Options traders often trade different strategies at different implied volatility (IV) levels. A covered call or put writer might only choose to sell options when implied volatility is greater than a certain percentage value or greater than a certain percentile over the last year. Implied volatility entry and exit conditions allow you to backtest and optimize these types of strategies quickly.
IV Percentile Conditions
The screenshot below shows the Implied Volatility Entry Conditions available for your backtests. For reference, the tool shows you the prevailing implied volatility and percentile levels. Percentiles are calculated using the last year of historical data, and the implied volatility metric is derived from at-the-money options with one month until expiration.
You can choose to backtest entering your strategy only when the prevailing IV percentile is above and/or below a certain value. There is also a corresponding setting for exiting your strategy when certain IV percentiles are reached. For example, you can quickly backtest a strategy where you buy a call option when IV is below the 10th percentile and then sell the option when IV rises to the 50th percentile.
IV Percentage Conditions
Instead of basing your implied volatility condition on percentile values, you can also use the raw percentage of implied volatility. To modify the setting, click the "Backtest by IV percentage points" button, and the input fields will change to reflect percentage point inputs.

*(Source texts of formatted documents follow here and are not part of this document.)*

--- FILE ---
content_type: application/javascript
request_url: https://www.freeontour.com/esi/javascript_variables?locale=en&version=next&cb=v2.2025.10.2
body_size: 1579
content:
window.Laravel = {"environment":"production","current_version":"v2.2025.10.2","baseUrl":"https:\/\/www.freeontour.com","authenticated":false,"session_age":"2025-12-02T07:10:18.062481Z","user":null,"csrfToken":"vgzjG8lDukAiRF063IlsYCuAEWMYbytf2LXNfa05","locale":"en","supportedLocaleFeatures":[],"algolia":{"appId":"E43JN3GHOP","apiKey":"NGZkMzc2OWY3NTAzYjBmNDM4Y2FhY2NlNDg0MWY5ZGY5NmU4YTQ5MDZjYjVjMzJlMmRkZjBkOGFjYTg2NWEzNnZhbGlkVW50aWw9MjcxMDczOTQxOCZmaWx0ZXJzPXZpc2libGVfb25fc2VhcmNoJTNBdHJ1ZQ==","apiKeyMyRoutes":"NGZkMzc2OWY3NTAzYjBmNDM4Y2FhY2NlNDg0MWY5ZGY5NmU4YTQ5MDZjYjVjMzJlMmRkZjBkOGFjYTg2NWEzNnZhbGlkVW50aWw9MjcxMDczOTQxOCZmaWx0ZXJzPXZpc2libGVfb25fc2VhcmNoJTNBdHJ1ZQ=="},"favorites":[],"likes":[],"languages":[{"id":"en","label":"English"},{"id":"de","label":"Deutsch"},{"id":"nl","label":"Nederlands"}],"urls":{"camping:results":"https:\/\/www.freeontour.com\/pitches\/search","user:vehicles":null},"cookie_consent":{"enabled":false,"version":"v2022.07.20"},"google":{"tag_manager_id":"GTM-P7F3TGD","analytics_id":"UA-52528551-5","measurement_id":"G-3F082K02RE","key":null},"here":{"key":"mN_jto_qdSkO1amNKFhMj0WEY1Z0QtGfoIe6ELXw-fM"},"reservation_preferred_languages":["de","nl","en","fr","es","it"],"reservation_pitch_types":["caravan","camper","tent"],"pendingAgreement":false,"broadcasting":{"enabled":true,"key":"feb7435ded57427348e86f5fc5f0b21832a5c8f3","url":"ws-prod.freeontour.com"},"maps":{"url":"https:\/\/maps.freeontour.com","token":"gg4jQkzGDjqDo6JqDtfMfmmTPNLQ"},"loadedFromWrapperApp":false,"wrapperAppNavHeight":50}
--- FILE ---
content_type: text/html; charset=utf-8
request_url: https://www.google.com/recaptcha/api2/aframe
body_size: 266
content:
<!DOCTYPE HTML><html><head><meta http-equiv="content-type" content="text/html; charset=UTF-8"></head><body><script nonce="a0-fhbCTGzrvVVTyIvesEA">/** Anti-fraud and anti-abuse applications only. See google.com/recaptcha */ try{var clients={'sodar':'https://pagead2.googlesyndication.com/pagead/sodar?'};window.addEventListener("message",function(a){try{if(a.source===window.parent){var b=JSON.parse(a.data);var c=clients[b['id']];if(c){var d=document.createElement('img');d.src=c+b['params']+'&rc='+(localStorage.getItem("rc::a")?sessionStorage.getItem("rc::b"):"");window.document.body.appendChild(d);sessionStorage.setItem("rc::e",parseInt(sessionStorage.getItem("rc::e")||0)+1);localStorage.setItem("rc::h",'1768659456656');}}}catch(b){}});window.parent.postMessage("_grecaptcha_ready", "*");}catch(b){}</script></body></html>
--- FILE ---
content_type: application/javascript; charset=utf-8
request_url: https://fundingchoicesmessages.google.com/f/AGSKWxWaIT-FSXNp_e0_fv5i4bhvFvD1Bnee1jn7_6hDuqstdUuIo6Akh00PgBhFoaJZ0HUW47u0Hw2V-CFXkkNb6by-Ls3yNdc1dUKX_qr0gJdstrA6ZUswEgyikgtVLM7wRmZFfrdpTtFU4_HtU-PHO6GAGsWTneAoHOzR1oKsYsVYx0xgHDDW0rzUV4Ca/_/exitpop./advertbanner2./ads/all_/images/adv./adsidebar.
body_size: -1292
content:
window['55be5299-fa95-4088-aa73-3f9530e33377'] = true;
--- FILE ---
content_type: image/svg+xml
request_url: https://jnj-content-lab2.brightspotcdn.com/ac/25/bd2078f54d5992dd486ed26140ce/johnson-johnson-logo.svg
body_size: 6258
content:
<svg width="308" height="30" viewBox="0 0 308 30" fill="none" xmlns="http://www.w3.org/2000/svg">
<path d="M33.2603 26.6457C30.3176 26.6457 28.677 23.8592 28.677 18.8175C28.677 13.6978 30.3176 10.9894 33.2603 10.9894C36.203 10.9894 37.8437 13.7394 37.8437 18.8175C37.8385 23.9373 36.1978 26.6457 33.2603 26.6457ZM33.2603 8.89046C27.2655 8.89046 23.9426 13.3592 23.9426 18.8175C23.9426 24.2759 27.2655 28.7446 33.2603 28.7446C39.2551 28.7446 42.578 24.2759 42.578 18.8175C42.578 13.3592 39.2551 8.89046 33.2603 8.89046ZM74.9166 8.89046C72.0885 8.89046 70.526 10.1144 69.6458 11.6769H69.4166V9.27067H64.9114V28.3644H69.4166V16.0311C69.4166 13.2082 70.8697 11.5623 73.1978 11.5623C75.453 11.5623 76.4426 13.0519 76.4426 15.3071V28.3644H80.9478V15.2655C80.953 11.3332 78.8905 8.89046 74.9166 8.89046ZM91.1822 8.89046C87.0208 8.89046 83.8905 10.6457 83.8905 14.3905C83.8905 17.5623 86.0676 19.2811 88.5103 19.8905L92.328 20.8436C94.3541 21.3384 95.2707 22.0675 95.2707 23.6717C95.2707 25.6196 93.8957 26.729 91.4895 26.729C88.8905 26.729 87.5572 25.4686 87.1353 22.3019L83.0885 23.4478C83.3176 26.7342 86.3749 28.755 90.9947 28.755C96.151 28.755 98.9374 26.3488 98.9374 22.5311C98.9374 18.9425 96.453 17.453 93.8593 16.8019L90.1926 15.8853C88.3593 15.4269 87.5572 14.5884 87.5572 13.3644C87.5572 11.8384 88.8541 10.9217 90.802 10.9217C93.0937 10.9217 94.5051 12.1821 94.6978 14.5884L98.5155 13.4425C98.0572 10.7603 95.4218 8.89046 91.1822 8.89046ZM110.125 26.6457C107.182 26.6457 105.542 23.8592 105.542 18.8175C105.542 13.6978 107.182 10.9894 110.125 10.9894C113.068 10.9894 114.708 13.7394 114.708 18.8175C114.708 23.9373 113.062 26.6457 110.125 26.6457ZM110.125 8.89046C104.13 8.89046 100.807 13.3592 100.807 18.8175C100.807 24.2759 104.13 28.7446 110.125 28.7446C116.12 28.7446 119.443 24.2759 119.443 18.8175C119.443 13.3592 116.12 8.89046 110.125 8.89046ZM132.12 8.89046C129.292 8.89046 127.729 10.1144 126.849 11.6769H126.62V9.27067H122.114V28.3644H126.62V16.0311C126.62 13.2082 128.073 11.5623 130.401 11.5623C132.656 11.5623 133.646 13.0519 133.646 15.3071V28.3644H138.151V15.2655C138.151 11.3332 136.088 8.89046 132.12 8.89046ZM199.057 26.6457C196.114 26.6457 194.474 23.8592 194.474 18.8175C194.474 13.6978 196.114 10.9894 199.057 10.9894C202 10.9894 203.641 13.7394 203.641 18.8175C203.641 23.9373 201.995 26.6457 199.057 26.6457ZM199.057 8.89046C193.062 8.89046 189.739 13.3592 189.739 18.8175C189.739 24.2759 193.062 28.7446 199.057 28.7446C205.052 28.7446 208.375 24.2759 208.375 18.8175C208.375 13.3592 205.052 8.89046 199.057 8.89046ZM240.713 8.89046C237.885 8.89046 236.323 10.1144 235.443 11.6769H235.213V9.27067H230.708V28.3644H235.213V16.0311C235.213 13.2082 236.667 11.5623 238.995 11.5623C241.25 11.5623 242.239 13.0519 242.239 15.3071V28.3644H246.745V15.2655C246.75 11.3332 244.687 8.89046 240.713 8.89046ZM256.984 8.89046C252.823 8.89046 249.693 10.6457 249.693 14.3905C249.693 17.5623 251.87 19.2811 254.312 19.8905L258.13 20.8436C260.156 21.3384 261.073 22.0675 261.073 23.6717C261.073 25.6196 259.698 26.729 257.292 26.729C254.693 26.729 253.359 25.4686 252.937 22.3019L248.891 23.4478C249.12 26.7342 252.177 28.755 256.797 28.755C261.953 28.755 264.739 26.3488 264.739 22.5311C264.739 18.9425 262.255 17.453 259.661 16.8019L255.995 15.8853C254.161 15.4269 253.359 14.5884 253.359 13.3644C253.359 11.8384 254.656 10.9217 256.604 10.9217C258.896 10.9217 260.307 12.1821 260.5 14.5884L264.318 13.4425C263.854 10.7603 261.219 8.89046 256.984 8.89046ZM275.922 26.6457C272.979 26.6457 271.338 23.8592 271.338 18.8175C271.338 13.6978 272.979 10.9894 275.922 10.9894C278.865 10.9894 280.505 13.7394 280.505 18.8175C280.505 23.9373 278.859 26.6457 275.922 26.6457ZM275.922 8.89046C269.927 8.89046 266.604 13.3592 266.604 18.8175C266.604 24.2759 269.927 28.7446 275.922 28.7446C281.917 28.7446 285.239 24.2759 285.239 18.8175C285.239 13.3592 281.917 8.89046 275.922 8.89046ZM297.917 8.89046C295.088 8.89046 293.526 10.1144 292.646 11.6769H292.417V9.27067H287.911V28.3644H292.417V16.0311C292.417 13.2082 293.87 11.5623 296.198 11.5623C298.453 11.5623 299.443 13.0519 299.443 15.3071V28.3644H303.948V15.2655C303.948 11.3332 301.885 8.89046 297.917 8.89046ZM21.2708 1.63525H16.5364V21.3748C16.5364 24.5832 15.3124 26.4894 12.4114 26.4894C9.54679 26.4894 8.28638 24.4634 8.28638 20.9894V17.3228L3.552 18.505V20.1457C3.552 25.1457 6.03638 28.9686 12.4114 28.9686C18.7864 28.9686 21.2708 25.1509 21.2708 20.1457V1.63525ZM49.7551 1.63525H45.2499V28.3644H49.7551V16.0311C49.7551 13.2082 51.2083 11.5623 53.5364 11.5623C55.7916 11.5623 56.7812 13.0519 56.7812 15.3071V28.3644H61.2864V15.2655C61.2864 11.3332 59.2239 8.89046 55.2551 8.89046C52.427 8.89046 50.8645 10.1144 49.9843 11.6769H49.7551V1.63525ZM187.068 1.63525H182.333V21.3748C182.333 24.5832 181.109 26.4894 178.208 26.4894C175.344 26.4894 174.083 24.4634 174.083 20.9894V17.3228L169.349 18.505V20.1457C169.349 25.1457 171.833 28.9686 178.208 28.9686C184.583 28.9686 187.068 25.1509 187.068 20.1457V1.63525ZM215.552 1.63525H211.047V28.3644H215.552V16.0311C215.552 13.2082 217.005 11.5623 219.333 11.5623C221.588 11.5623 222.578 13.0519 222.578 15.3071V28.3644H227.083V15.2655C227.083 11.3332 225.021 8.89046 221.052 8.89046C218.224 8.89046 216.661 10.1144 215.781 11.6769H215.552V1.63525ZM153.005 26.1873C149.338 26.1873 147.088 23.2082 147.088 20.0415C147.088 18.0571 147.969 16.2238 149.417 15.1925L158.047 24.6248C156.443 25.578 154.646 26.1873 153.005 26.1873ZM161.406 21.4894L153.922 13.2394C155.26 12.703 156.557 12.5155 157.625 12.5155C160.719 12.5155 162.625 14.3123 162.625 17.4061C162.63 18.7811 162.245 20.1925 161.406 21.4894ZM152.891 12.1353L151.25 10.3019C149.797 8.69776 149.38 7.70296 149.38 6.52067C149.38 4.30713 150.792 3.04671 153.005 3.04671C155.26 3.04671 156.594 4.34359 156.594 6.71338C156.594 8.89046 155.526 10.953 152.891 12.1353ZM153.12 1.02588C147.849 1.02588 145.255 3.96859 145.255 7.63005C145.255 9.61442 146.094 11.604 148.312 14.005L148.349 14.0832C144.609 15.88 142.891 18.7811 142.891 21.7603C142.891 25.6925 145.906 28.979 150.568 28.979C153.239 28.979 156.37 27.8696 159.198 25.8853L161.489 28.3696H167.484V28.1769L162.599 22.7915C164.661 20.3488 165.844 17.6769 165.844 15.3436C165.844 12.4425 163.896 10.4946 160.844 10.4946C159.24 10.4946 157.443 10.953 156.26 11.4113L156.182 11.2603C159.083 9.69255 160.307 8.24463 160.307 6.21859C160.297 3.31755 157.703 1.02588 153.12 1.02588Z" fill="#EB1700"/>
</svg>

IV vs. Realized Volatility Conditions
The Volatility Backtester also includes several backtesting conditions for different implied volatility vs. realized volatility market environments. As an example, traders may sell options when implied volatility is unusually high compared to realized volatility (RV). Implied volatility is a market estimate of future expected volatility, while realized volatility is the historical volatility that has actually occurred in the past. These conditions allow you to flexibly trade IV vs. RV strategies.
IV vs. RV Relationships
You can choose to only enter historical trades in the backtest when a custom period of implied volatility (for example, 30 days) crosses above, crosses below, is above, or is below the same corresponding period of historically realized volatility.
IV vs. RV Differences
You can choose to only enter historical trades in the backtest when a custom period of implied volatility (for example, 30 days) is a certain amount greater or less than the same corresponding period of realized volatility.
IV vs. RV Standard Deviations
You can choose to only enter historical trades in the backtest when the difference between a custom period of implied volatility (for example, 30 days) and realized volatility of the same period is a certain number of standard deviations above or below the mean.